Cash and cash equivalents balance as of September 30, 2010 totaled $113.2 million, which was an increase of $7.4 million from the December 31, 2009 balance of $105.8 million. Cash flow provided by operating activities of continuing operations for the first nine months of 2010 was $53.0 million compared to $201.1 million for the first nine months of 2009. The contraction in cash flow was primarily driven by negative working capital results from increases in receivables and inventories only partially offset by related increases in accounts payable. The prior year also included a $70.0 million settlement payment made in connection with the settlement of a long-standing, non-operational legal matter relating to Enodis, during the first half of 2009. See further detail related to the legal settlement at Note 15, Contingencies and Significant Estimates.

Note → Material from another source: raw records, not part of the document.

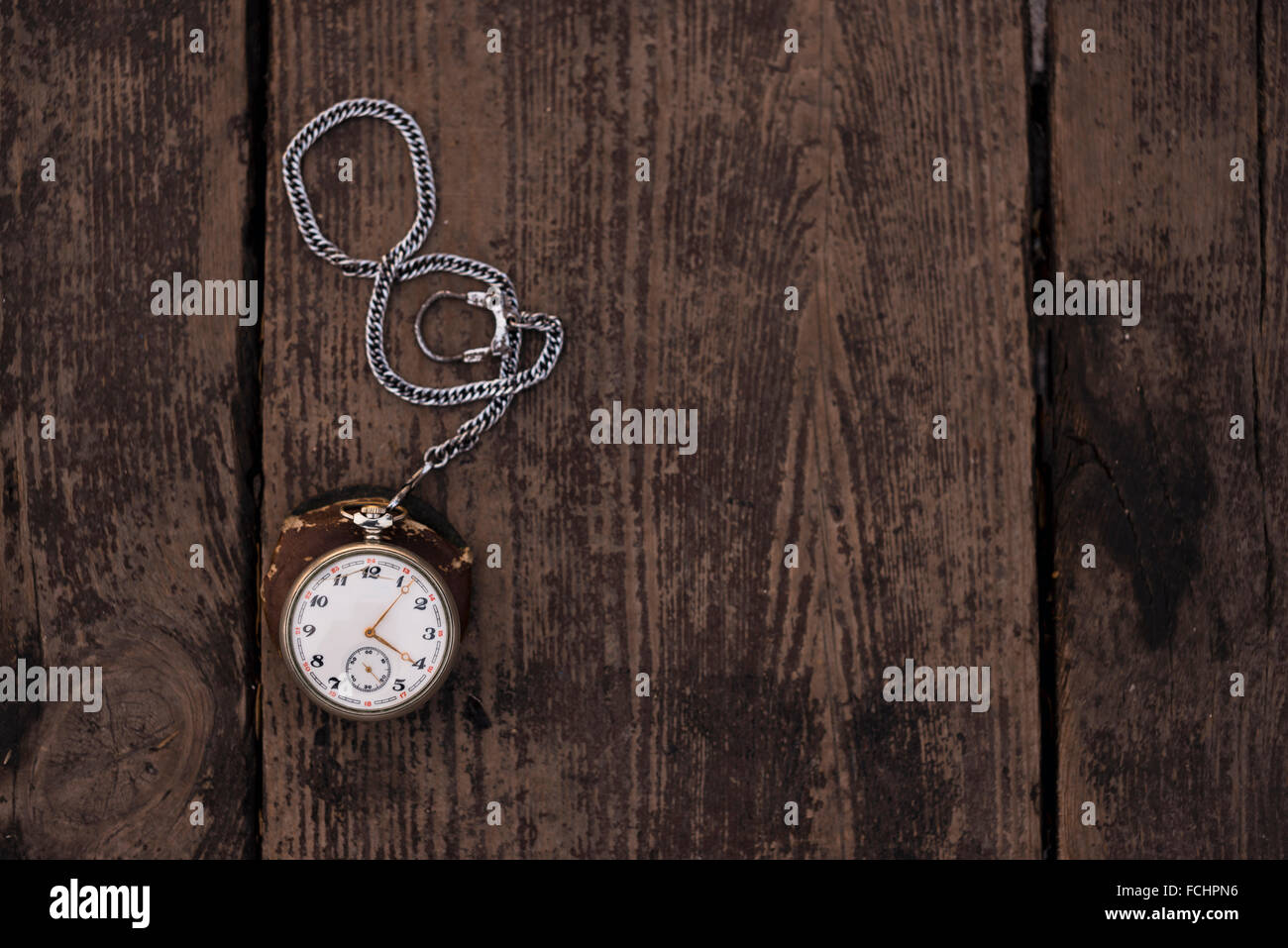 Pocket watch on chain hires stock photography and images Alamy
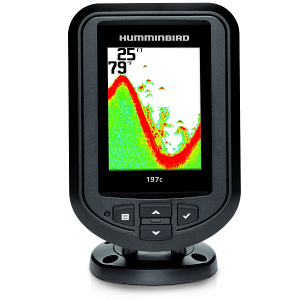 Humminbird PiranhaMax 197cx Portable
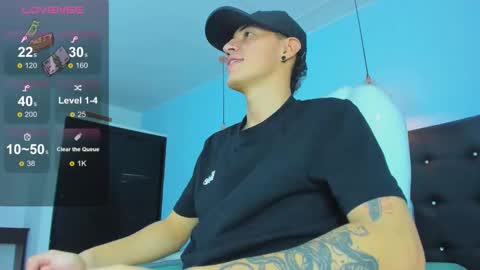 Snapshot of good_sheep chatting on 01/16/26, 05:00 good_sheep online show from 01/16/26, 05:00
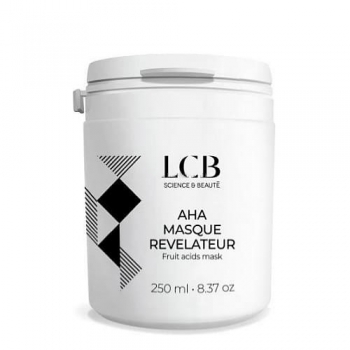 Biotechniques M120 Masque Acides de Fruits (Крем-маска на основе O.K.), 250 мл.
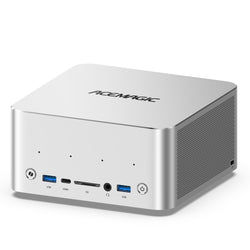 ACEMAGIC F9A Ryzen AI Max+ PRO 495 AI Mini Workstation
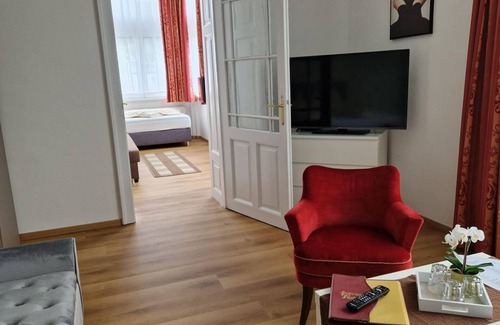 Seeboden Bed & Breakfast | Doppelzimmer mit Frühstück - Gasthof Postwirt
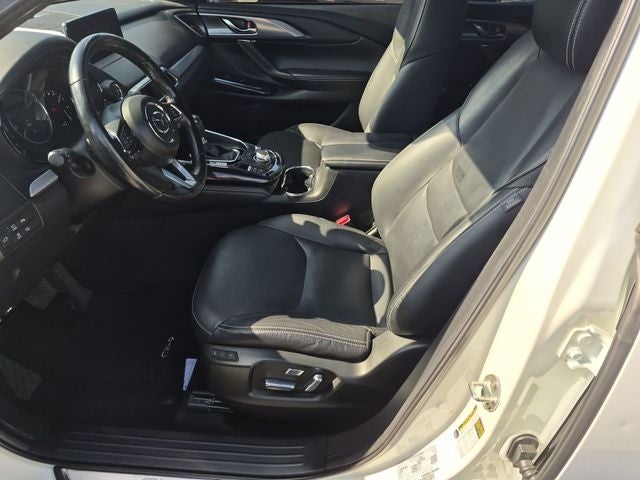 2021 Mazda Mazda CX-9 Grand Touring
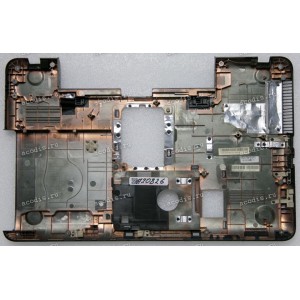 Поддон Toshiba Satellite C850D-C7K чёрный (13N0-ZWA0301)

The cash and cash equivalents balance as of September 30, 2009 totaled $158.5 million, which was a decrease of $14.5 million from the December 31, 2008 balance of $173.0 million. Cash flow provided by operating activities of continuing operations for the first nine months of 2009 was $201.1 million compared to cash provided of $112.9 million for the same period in 2008. During the first nine months of 2009 the source of cash was primarily driven by effective working capital management resulting in reductions of accounts receivable and inventory levels by $210.6 million and $237.6 million, respectively. Partially offsetting this was a decrease in accounts payable by $271.2 million and a $70.0 million settlement payment made in connection with the settlement of a long-standing, non-operational legal matter relating to Enodis, during the first half of 2009. See further detail related to the legal settlement at Note 15, Contingencies and Significant Estimates.

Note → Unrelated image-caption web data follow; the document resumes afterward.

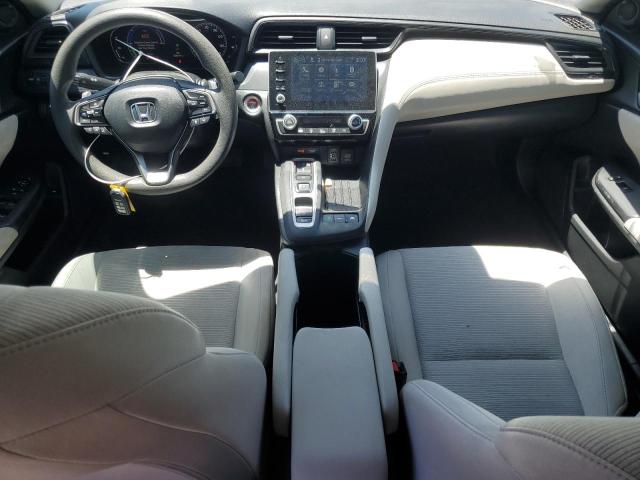  HONDA INSIGHT 2020 Blue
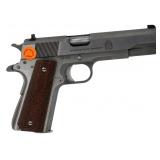 Springfield Mil-Spec 1911 .45 ACP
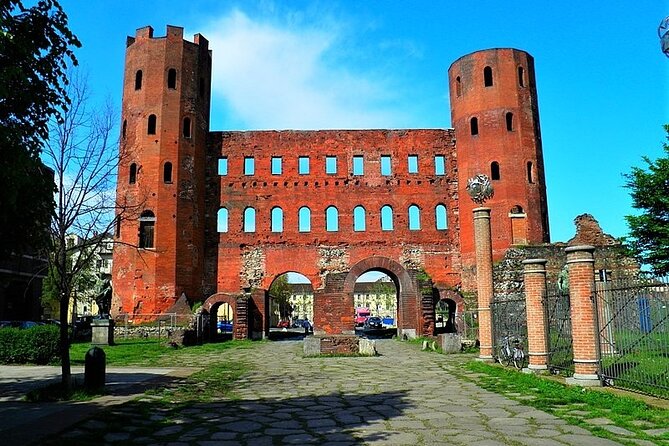 PRIVATE Tour of UNUSUAL and Hidden Turin for Curious People - Unique Experiences for Curious Travelers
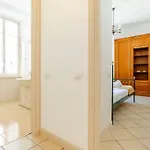 Luxury On The Center Of Apartment *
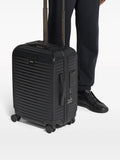 Logo-Appliqué Suitcase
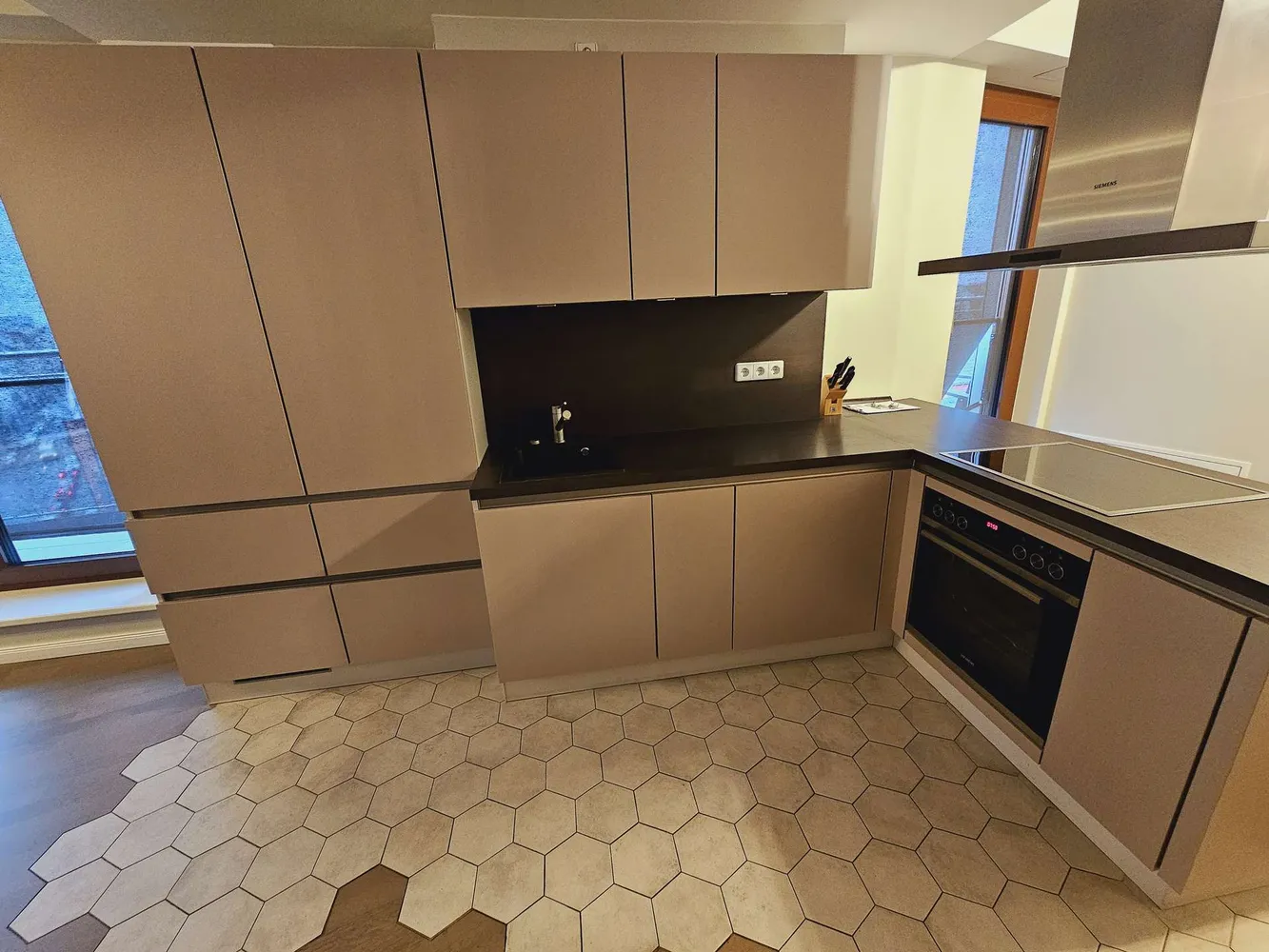 3 Zimmer Wohnung mit 110 m² in Berlin – Bild 3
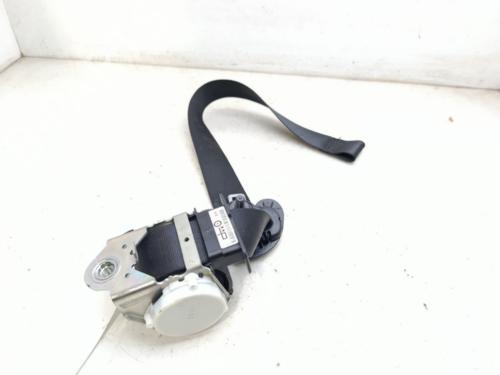 Front right seatbelt BMW 1 (E87) 116 d | BP38195660I25 - Image 2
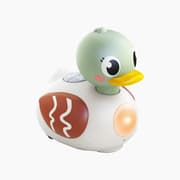 Hola Crawl Learning & Soothing Duck Baby Activity Toy product image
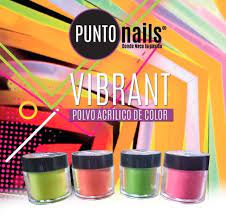 PUNTO NAILS - VIBRANT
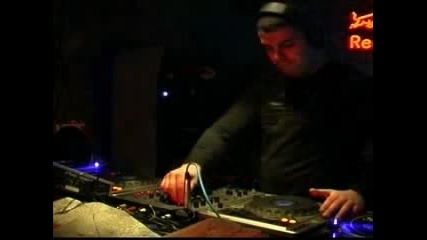 04. Double D - The Underground Sound Of Bourgas
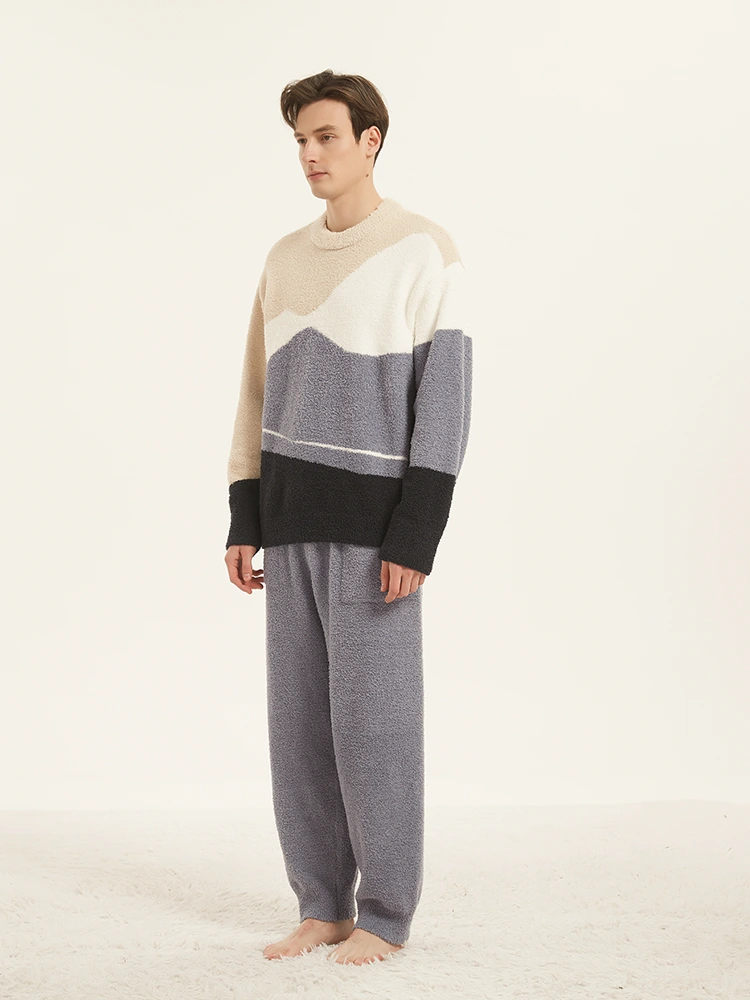 Pajama para sa mga Lalaki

In April 2008, the company entered into a $2.4 billion credit agreement which was amended and restated as of August 25, 2008, to ultimately increase the size of the total facility to $2.925 billion (New Credit Agreement). The New Credit Agreement became effective November 6, 2008. The New Credit Agreement includes four loan facilities a revolving facility of $400.0 million with a five-year term, a Term Loan A of $1,025.0 million with a five-year term, a Term Loan B of $1,200.0 million with a six-year term, and a Term Loan X of $300.0 million with an eighteen-month term. The company is obligated to prepay the three term loan facilities from the net proceeds of asset sales, casualty losses, equity offerings, and new indebtedness for borrowed money, and from a portion of its excess cash flow, subject to certain exceptions. Term Loan X was repaid in full. At September 30, 2010 the interest rates for Term Loan A and Term Loan B were 5.56% and 8.00%, respectively. Including interest rate swaps, Term Loan A and Term Loan B interest rates were 6.56% and 8.43% respectively, at September 30, 2010.